Really, though, they had me at the cover blurb promising "The Poetry of RoboCop."I broke into professional writing doing movie reviews for the short-lived CRACKED v.2 (which sounded like a dream job until I had to watch 10 Adam Sandler movies in a week to make a deadline), so it goes without saying that I've got a soft spot for comedy mags. As a result, I was pretty interested to find out about this one, especially with the gimmick of being so tightly focused on a particular target. Each issue of the Devastator -- not to be confused with the Transformer, the guy who fought the Hulk, or the guy who fought ROM while wearing the armor of the guy who fought the Hulk -- is built around a particular theme, so this one is 54 pages of wall-to-wall shots at the hallmarks of Indie Culture, with a lot of solid stuff in there.

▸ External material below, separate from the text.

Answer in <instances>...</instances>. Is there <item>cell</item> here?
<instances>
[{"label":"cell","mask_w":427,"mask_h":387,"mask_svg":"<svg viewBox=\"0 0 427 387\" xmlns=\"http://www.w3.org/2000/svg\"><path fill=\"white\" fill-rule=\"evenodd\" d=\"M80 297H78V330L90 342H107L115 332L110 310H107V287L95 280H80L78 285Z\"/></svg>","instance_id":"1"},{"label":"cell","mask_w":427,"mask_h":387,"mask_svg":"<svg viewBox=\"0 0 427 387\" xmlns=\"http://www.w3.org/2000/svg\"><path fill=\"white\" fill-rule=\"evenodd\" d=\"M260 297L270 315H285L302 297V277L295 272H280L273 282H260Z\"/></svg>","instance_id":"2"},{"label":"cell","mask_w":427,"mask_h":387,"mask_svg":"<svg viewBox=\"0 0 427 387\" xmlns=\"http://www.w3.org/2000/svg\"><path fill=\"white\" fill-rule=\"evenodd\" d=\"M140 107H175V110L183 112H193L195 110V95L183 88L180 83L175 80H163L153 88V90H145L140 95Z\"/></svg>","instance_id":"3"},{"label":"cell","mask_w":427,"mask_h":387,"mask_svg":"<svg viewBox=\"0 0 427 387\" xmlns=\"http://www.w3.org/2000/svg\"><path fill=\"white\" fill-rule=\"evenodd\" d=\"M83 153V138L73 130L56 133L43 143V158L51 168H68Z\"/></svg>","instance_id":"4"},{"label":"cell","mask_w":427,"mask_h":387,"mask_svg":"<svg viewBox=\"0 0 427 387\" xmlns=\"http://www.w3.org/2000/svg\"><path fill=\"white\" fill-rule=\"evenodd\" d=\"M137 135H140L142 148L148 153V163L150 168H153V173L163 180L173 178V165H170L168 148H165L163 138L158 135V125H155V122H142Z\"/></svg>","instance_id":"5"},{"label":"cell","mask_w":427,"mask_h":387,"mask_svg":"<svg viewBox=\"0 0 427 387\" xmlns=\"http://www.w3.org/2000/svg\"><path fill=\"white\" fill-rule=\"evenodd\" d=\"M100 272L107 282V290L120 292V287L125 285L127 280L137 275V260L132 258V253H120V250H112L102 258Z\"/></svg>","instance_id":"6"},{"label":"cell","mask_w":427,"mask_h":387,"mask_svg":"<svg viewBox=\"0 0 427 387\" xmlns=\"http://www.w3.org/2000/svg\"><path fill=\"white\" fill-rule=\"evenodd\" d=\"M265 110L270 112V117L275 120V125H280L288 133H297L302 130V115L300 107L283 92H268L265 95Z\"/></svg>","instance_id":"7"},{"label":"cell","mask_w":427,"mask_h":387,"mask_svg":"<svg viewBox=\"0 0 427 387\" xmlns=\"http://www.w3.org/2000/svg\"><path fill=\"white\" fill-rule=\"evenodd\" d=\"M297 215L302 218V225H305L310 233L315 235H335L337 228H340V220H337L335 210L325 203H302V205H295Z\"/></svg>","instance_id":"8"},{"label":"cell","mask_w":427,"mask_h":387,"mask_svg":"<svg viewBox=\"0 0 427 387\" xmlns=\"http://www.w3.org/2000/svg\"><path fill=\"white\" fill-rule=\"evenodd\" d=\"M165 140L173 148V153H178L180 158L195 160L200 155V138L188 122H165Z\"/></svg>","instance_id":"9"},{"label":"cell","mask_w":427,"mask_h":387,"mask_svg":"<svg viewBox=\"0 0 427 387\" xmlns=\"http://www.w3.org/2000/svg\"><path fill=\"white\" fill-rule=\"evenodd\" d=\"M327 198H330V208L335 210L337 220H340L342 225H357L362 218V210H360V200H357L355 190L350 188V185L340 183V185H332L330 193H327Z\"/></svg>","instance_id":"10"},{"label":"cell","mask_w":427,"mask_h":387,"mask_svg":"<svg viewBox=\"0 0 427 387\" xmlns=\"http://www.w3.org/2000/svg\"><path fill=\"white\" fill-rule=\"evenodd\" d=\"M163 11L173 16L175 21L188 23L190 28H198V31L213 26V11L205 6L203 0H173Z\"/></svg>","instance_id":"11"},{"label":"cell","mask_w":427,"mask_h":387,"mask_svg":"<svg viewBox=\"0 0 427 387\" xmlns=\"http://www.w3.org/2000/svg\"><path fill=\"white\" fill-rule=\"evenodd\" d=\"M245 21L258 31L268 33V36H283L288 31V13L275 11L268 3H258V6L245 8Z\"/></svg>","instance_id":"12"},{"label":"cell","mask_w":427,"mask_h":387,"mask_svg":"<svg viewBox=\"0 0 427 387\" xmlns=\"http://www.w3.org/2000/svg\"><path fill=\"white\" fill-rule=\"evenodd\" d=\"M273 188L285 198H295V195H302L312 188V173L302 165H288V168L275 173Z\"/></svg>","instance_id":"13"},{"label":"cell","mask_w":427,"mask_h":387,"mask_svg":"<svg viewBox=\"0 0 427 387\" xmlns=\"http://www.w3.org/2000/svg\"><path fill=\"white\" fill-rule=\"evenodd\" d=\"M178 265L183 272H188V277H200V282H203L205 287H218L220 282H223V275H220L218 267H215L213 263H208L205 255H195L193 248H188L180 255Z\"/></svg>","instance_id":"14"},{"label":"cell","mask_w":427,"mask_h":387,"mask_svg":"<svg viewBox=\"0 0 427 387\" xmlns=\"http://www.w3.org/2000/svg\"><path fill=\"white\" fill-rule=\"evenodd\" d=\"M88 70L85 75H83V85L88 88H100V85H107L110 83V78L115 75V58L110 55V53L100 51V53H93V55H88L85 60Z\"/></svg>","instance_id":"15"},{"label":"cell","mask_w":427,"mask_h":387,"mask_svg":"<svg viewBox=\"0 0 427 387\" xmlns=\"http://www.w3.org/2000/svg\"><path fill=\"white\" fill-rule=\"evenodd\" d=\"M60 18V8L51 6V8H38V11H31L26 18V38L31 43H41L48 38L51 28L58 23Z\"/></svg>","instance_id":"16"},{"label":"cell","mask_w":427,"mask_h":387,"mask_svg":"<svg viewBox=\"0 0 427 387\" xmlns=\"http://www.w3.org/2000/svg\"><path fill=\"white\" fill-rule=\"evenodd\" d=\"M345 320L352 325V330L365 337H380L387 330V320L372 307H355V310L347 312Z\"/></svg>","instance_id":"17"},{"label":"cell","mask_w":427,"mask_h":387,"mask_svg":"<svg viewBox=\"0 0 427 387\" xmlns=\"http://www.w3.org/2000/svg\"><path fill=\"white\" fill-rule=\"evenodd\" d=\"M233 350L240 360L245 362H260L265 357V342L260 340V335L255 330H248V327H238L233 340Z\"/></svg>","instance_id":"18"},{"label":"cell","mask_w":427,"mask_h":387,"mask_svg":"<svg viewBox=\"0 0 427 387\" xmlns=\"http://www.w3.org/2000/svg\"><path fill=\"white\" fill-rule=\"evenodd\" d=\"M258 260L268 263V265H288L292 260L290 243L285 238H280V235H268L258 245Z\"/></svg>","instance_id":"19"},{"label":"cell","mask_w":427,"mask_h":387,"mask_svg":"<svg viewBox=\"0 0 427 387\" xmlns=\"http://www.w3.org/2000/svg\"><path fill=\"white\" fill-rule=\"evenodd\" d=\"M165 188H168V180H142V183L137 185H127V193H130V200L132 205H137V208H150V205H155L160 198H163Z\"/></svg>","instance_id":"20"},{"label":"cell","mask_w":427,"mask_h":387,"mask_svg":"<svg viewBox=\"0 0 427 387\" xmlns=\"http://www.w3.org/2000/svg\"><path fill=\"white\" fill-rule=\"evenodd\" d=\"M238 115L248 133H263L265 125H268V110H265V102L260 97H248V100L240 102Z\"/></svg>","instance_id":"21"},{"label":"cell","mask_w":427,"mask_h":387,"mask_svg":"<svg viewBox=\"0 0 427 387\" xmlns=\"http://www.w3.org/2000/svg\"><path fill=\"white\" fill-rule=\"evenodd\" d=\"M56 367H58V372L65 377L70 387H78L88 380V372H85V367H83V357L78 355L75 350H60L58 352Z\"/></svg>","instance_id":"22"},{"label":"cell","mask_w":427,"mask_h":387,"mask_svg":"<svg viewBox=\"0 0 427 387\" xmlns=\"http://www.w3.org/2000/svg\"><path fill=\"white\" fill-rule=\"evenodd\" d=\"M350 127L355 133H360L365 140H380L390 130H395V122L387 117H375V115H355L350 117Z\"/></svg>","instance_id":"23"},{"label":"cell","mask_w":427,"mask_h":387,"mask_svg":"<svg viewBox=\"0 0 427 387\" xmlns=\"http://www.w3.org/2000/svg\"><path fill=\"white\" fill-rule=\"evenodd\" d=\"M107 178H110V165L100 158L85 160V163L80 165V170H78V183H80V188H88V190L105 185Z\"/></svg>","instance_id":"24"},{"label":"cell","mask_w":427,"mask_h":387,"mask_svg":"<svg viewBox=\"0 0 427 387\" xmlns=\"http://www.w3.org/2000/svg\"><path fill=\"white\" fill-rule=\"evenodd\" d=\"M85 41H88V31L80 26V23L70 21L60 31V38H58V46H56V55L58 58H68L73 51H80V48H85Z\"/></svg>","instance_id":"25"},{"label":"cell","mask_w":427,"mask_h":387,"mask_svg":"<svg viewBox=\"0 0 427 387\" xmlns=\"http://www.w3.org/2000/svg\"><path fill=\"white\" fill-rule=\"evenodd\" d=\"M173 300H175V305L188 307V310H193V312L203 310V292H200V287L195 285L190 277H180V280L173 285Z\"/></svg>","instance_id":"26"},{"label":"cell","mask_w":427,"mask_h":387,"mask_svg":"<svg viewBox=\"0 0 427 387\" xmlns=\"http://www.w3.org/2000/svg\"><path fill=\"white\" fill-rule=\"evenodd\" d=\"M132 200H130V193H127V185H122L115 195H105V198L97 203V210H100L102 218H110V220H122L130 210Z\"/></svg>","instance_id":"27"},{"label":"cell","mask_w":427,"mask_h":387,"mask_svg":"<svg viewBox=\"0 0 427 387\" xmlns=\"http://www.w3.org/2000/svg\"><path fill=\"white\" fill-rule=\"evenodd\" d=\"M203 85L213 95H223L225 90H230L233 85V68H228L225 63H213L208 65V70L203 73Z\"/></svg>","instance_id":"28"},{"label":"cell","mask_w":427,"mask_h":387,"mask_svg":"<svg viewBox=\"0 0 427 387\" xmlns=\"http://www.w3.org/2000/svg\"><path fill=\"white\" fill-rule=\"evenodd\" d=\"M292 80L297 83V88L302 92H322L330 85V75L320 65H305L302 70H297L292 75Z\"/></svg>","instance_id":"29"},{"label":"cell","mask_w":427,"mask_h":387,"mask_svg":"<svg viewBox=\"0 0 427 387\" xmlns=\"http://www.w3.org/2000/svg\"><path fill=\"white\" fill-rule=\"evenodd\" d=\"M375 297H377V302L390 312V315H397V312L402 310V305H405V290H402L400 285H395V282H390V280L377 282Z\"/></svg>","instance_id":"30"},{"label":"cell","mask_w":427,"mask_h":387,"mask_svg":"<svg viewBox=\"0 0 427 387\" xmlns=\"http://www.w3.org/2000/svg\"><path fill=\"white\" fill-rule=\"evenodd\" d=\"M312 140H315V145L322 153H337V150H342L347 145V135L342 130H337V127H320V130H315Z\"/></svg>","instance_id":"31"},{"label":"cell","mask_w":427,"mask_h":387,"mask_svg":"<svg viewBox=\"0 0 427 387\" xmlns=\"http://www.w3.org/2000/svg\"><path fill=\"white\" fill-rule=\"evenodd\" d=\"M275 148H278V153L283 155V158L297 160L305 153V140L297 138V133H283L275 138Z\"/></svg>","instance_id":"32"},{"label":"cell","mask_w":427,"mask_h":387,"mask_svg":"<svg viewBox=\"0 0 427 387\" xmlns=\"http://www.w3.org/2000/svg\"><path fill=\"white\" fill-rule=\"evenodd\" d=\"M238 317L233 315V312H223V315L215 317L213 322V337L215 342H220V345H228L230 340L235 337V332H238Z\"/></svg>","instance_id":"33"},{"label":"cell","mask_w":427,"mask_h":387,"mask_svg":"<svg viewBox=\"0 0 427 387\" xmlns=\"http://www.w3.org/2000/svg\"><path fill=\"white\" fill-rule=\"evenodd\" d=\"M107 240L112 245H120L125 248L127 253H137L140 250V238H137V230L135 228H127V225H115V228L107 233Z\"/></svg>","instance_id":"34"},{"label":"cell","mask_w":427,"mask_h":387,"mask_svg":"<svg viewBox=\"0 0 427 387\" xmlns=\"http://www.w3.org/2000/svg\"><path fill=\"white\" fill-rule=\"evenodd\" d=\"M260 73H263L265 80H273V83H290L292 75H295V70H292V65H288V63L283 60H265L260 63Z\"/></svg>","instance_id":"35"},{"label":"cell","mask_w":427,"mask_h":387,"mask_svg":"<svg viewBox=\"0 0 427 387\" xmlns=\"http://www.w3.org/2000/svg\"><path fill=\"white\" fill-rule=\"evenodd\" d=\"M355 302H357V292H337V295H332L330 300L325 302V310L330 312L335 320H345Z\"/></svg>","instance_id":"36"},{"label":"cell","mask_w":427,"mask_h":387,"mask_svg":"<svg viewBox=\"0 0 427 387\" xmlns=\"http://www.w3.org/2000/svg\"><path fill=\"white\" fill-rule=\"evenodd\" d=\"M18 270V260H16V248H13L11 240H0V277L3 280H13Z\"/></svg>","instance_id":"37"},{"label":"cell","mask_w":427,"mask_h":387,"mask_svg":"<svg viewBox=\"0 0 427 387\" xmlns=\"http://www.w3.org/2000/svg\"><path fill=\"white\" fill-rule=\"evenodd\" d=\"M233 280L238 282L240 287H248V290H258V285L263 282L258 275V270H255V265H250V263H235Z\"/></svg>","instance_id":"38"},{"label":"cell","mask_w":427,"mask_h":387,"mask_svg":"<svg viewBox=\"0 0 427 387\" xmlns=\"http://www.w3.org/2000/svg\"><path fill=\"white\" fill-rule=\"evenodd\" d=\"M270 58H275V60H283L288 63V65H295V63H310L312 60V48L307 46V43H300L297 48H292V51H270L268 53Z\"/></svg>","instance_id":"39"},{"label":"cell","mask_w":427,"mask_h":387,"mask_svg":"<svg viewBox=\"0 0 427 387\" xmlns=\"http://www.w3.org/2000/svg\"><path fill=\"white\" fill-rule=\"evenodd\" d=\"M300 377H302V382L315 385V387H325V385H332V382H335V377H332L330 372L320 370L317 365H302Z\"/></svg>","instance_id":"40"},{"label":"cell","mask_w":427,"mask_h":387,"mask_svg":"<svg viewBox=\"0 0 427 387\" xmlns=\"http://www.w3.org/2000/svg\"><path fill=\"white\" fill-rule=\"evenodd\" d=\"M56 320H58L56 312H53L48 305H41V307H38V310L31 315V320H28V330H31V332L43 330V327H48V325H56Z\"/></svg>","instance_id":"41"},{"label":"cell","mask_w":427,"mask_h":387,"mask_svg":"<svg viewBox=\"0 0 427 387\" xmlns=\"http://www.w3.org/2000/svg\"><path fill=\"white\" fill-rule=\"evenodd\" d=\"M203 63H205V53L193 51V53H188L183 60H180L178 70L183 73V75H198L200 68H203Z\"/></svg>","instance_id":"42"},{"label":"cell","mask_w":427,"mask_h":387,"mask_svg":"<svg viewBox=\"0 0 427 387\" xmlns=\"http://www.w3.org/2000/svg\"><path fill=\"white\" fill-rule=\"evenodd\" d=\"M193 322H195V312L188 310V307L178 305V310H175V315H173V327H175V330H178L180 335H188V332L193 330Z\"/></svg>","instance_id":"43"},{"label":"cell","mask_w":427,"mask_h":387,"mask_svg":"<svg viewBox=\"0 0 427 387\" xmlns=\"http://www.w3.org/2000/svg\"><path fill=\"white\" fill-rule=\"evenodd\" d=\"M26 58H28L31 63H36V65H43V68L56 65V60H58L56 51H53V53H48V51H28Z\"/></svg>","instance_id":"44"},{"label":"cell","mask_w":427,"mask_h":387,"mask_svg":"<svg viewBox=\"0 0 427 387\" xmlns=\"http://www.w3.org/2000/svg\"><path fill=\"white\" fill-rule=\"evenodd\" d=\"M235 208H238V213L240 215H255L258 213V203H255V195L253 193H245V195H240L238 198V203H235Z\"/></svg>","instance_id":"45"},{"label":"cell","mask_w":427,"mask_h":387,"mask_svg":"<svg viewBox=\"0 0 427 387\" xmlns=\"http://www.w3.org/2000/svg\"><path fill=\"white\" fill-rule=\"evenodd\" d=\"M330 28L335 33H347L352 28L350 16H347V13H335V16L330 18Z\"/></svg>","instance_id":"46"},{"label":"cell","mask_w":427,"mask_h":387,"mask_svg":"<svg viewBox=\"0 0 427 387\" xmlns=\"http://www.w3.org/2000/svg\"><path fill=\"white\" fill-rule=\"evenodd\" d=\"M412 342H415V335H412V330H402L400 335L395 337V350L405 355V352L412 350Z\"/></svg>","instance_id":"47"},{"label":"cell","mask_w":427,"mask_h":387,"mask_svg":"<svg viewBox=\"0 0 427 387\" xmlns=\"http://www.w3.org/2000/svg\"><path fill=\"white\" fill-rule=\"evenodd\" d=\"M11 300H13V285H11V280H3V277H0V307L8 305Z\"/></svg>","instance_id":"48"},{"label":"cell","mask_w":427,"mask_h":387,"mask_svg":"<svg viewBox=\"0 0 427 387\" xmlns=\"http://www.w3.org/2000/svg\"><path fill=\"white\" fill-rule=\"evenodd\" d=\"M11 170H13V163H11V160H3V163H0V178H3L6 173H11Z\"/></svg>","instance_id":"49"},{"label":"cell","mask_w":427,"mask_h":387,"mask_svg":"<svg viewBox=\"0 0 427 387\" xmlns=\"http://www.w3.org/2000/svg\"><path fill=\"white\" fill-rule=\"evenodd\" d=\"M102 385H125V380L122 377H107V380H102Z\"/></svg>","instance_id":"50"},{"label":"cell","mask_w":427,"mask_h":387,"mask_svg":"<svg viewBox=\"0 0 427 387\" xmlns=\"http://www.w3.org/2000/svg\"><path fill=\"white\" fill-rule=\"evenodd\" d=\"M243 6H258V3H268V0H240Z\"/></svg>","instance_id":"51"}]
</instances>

Most of the laughs come from the more text-based pieces, like a set of infographics about college radio, a quiz on whether a given phrase is the title of a zine or a randomly generated Captcha phrase and a bit on the minutes of an American Apparel board meeting that goes from cutting to absurd and back again with bits like "12:31 PM: New Topic: Sluttier baby clothes?" For our purposes, though, the focus is on the comics, and the Devastator manages to deliver there as well.

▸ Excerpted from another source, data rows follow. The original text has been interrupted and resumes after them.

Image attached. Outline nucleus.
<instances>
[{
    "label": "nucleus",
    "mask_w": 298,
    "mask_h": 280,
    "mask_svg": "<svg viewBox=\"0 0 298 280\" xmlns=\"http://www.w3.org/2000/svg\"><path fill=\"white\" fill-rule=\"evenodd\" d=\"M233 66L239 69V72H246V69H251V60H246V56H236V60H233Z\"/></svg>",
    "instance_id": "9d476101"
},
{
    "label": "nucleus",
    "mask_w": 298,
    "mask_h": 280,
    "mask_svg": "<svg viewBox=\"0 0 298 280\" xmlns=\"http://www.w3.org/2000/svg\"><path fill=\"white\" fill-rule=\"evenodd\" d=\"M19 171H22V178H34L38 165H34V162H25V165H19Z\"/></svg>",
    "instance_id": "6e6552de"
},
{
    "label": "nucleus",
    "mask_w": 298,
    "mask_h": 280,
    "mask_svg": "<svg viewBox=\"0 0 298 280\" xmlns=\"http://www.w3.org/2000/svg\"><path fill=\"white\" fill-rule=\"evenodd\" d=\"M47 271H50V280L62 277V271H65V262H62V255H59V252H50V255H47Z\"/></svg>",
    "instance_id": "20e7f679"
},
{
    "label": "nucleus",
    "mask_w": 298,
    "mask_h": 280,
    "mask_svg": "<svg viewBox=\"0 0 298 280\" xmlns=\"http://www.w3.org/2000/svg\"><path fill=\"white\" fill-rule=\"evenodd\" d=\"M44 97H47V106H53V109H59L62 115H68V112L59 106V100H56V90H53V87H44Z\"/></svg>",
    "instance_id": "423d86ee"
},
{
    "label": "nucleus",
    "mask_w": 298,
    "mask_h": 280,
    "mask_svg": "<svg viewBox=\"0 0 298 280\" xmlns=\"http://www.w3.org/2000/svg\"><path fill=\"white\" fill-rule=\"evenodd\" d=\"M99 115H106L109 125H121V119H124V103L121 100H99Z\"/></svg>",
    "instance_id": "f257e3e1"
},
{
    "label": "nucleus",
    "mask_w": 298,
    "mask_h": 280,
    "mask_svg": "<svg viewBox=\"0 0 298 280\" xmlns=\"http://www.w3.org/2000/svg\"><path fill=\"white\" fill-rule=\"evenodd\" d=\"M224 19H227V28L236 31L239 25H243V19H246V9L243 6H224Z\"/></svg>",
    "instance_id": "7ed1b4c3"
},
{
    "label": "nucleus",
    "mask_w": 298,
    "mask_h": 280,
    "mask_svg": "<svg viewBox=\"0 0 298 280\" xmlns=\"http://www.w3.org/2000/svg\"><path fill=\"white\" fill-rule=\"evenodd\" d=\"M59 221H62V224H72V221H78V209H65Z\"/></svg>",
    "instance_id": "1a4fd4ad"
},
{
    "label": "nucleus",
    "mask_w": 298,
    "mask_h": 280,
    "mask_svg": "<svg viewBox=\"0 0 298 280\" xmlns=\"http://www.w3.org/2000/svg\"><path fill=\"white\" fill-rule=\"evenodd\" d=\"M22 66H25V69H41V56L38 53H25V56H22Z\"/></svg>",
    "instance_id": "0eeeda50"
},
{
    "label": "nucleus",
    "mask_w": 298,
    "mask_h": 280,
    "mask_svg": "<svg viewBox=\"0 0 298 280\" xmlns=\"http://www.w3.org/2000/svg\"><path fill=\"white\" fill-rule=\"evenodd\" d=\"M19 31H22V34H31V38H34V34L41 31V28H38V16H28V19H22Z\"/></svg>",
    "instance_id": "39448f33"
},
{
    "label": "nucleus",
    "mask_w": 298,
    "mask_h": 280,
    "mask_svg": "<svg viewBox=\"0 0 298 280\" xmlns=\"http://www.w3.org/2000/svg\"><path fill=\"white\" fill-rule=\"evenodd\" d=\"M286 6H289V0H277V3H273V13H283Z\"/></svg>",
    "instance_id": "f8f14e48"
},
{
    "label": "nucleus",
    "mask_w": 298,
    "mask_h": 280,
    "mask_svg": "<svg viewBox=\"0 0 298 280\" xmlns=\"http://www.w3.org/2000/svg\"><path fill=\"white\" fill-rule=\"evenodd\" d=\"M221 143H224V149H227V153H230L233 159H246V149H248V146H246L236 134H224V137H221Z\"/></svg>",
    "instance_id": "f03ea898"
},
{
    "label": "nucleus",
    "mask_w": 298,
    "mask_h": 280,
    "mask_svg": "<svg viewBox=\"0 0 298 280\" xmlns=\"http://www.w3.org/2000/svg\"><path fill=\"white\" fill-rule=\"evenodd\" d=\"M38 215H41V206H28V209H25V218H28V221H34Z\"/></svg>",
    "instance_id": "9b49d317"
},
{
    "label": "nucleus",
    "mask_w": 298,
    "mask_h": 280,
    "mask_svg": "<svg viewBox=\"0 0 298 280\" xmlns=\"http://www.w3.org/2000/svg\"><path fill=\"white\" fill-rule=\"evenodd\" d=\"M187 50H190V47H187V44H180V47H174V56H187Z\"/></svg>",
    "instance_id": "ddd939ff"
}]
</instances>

As mentioned above, the one I was most looking forward to was Tom Van Deusen's "Poetic Justice," a one-page tale of RoboCop retiring from the police force and moving to Portland to focus on his poetry.

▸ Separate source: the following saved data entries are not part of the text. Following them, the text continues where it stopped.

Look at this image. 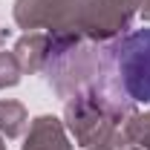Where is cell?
Instances as JSON below:
<instances>
[{
	"label": "cell",
	"mask_w": 150,
	"mask_h": 150,
	"mask_svg": "<svg viewBox=\"0 0 150 150\" xmlns=\"http://www.w3.org/2000/svg\"><path fill=\"white\" fill-rule=\"evenodd\" d=\"M121 90L139 104H150V29H136L115 43Z\"/></svg>",
	"instance_id": "1"
}]
</instances>
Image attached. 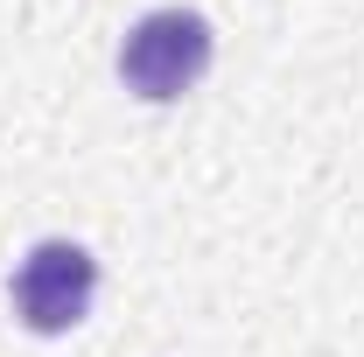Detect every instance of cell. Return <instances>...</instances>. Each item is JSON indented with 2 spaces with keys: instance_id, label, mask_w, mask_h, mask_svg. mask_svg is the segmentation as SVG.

The story goes about exactly as you'd expect from a story with that premise, but it's still pretty amazing to see it all play out, especially once the body count of Robo's free verse starts piling up.

The strip one I identified with the most, though, came from Noah Van Sciver. Although it's titled as "Scenes From An Indie Bookstore" (and thus fits right into the issue's theme), his strip is a pretty accurate look at what life is like when you work in a comic book store:

This happened at least once a week in my six years at the shop, although as I've mentioned before, the best one was when a guy thought Superboy #0 (1994) was even more valuable because it obviously came out before Superman was even a grown-up.

There are a lot of other highlights, too. Kenny Keil, last seen here on ComicsAlliance thanks to his awesome superhero-themed recreations of hip-hop album covers, takes a pretty scathing look at Banksy and the commercialization of anti-commercialist street art, which, okay, maybe that doesn't sound like it'd be funny, but trust me on this one: It is. And so is Micki Grover and Matt Taylor's short story of a guy who builds a time machine for the sole purpose of making sure he's the first to like everything before it gets cool, a simple premise that sounds like well-traveled ground but ends up with an enjoyable twist.

Plus, Marly Halpern-Glaser and Jojo Ramos's Public Radio superheroes really need to expand into their own comic when the next pledge drive rolls around:

That's what's so great about what the Devastator's doing here. It's not just the same tired gags about PBR and oversized glasses that everyone else was making years ago, even if the word "Portland" is still occasionally considered to be a punchline all on its own. What makes the Devastator so enjoyable is that it zeroes in on elements that are part of the culture and uses them as the foundations to springboard into jokes. Or, in the case of their assessments of Etsy, frighteningly accurate portrayals.

The strip about the guy going back in time, for instance, isn't just funny because he builds a time machine to make sure he's not the last person in his group to get into Neutral Milk Hotel. It's funny because it keeps building and building until he's riding down the streets of Williamsburg on a triceratops while wearing a toga. Admittedly, I will approve of virtually any comic that involves toga-clad dinosaur-riding, but you get the point. It's not lazy, and in comedy, working for the laugh without seeming like your working is one of the hardest things to pull off.

The Devastator does exactly that, and while there are a few clunkers buried in their 54 pages, they do it well enough that I'm pretty excited to see what else they come up with in the future. I'm definitely down for checking out what they have to see about Spies -- the theme of #7 -- but what I really want is to get my hands on the previous issue, as that one was devoted to Fantasy and featured Dan Hipp, Tony Millionaire, and a D20 system RPG that was actually playable. That is devotion to comedy.

For more, check out, where you can read a sample of the current issue and get a solid idea of what they're all about. Seriously though: The Poetry of RoboCop. I think we can all agree that this is a concept that's worth rewarding.